You typically don’t go straight into a grid search. First, you try several models. Scikit allows us to fit a model in the context of cross validation and examine the fold scores. This is useful for determining whether a model will perform in the ballpark of business requirements before a lengthy tuning process:

1
2
3
4
5
6
7
8
9
10
from sklearn.model_selection import cross_val_score
from sklearn.model_selection import KFold

# Set our CV seed
cv = KFold(n_splits=3, random_state=0, shuffle=True)

# Fit and score a model in CV:
cross_val_score(GradientBoostingRegressor(random_state=42),
                X_train, y_train, cv=cv, scoring='neg_mean_squared_error')
# Returns: array([ -7.62352454, -15.10931642, -16.47872053])

If your model needs to perform at, say, an MSE of <= 15 (for the arbitrary sake of argument), you might feel confident that you could tune a model that will perform to standards. However, if you need to achieve, say, <= 5, you may need to select a different model family or tune your hyper parameters significantly.

If you’ve already fit your search, it’s even easier.
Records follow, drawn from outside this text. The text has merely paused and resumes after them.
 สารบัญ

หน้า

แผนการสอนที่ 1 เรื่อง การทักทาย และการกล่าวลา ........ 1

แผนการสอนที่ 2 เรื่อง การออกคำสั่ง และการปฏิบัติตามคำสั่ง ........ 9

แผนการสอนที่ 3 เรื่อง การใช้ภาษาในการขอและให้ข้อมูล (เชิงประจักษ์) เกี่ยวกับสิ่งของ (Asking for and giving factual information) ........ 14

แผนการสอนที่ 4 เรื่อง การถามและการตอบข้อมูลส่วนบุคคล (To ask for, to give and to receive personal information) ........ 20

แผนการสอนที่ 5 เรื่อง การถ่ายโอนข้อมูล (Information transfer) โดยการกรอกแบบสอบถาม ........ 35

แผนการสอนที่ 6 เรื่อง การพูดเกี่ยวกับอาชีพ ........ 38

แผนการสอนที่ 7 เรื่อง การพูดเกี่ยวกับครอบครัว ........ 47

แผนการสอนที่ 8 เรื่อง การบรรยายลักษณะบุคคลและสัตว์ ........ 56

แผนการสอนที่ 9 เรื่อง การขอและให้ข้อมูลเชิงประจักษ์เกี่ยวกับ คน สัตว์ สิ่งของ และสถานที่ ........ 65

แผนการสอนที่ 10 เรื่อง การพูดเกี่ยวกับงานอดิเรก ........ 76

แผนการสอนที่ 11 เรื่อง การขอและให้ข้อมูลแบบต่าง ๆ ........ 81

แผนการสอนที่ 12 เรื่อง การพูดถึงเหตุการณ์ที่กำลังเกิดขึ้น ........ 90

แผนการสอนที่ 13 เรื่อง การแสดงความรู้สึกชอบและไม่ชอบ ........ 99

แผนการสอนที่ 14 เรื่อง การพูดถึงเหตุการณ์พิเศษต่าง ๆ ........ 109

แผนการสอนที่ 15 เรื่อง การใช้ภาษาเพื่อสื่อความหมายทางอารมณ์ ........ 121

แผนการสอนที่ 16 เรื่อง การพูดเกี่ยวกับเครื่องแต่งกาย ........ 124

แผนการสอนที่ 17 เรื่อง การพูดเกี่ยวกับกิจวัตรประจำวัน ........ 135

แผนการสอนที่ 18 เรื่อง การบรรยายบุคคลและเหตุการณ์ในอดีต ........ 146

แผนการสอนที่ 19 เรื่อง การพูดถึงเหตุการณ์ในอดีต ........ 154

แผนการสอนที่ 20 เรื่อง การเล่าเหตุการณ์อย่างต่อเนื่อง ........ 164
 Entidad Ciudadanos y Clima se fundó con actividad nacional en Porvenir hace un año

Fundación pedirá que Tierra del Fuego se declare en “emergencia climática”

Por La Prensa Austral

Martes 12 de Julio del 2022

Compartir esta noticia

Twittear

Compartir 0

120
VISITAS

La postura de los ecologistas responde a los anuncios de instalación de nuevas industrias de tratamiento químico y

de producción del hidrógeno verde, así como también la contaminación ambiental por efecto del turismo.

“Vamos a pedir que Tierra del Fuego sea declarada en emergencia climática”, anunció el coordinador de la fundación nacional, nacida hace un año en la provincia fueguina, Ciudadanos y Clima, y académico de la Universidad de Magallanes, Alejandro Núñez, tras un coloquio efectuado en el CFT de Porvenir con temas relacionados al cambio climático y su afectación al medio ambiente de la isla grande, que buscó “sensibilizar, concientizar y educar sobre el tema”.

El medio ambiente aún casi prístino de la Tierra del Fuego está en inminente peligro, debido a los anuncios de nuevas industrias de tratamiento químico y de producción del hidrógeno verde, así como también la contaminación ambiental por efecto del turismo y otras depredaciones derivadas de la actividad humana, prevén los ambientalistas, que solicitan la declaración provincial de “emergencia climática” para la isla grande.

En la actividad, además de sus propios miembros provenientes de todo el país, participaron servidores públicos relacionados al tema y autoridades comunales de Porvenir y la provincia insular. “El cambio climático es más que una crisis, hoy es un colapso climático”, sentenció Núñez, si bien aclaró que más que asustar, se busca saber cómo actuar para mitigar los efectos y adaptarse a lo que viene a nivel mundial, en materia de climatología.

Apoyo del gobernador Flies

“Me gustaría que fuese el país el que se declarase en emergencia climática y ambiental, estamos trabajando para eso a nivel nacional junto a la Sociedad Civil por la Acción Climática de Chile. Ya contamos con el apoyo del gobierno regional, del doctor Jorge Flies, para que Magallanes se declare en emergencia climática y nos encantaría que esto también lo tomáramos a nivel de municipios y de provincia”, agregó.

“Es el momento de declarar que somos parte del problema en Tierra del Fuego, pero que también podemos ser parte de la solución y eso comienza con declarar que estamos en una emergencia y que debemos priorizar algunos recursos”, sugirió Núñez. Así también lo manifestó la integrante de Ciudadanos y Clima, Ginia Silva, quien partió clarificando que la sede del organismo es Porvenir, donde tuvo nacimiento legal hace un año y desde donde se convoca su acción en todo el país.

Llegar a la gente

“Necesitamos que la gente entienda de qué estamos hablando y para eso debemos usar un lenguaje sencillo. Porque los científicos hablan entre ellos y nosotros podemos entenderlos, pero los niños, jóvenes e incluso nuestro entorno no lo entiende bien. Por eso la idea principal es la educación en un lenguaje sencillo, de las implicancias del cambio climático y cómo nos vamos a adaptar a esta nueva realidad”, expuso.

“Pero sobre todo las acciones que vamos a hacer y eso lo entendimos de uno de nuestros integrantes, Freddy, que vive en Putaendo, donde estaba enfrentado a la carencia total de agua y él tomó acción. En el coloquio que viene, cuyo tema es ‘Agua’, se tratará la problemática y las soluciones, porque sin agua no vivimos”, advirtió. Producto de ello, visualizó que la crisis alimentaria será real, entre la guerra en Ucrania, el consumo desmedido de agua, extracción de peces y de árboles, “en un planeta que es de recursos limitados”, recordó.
Scikit allows us to extract the cross validation scores from a grid search without us having to touch the test set:

1
2
3
4
5
6
7
import pandas as pd

pd.DataFrame(search.cv_results_)\
  .sort_values('mean_test_score',
               # descend since neg MSE
               ascending=False)\
  .head()

This gives us a pandas frame from which we ascertain the CV scores for each fold, the parameters that contribute to the highest scores, and other valuable information:

  split0_test_score split1_test_score split2_test_score params
14 -9.779118 -36.088421 -11.244133 {‘learning_rate’: 0.01, ‘max_depth’: 7, ‘min_s…
2 -13.972549 -38.821430 -15.160443 {‘learning_rate’: 0.009052631578947368, ‘max_d…
13 -14.944225 -39.504609 -15.895012 {‘learning_rate’: 0.0062105263157894745, ‘max_…

Closing thoughts

You need to be careful about introducing your test set to the mix of things. The test set is generally intended to aid in model selection, and should be introduced as a selection technique after competing models have been tuned.

Rather that using your test set to gauge generalizability, use cross-validation to make informed decisions about how to further tune a model’s parameters. The full code for this example is located in the code folder.